Version: 2.4.2 API version: 0.8.0 Python version: 3.10.4 Git commit: 65807e84 Built: Fri, Sep 23, 2022 10:43 AM OS/Arch: win32/AMD64 Profile: default Server type: ephemeral Server: Database: sqlite SQLite version: 3.37.2

Additional context

No response

hateyouinfinity commented 1 year ago

Looking at the docstring of fsspec.implementations.smb.SMBFileSystem (link), I noticed it talks about using the class via fsspec.core.open(URI), in which case URI must contain a netloc. fsspec.core.open calls fsspec.core.open_files, which calls fsspec.core.get_fs_token_paths.

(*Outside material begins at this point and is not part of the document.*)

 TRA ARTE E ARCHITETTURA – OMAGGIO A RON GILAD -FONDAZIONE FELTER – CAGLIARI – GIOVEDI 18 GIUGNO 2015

get_fs_token_paths does roughly the following (link):


Contrast example below with OP.

docker run --name sftp -p 2222:22 -d atmoz/sftp foo:pass:::upload
from fsspec.core import get_fs_token_paths
from fsspec.core import open as fsopen

fs, token, filepath = get_fs_token_paths("sftp://foo:pass@localhost:2222/upload/filename")
print(fs.host, fs.ssh_kwargs, filepath)
# localhost {'port': 2222, 'username': 'foo', 'password': 'pass'} ['/upload/filename']

with fsopen(filepath[0], "wb") as f:
    f.write(b"Bye!")

print(fs.ls('.'))
# ['./upload']

print(fs.ls('./upload'))
# ['./upload/filename']

print(fs.cat("./upload/filename"))
# b'test'

I reckon fsspec implementations fall into two groups:

  1. Implementations in the first group do their own (seemingly idempotent) preprocessing in makedirs and treat first non-scheme segment of _strip_protocol's input as part of the filepath.
  2. Implementations in the second group expect external preprocessing to be done before makedirs is called and treat first non-scheme segment of _strip_protocol's input as a netloc.

prefect.filesystems.RemoteFileSystem assumes that all implementations fall into the first group, leading to the above described problems.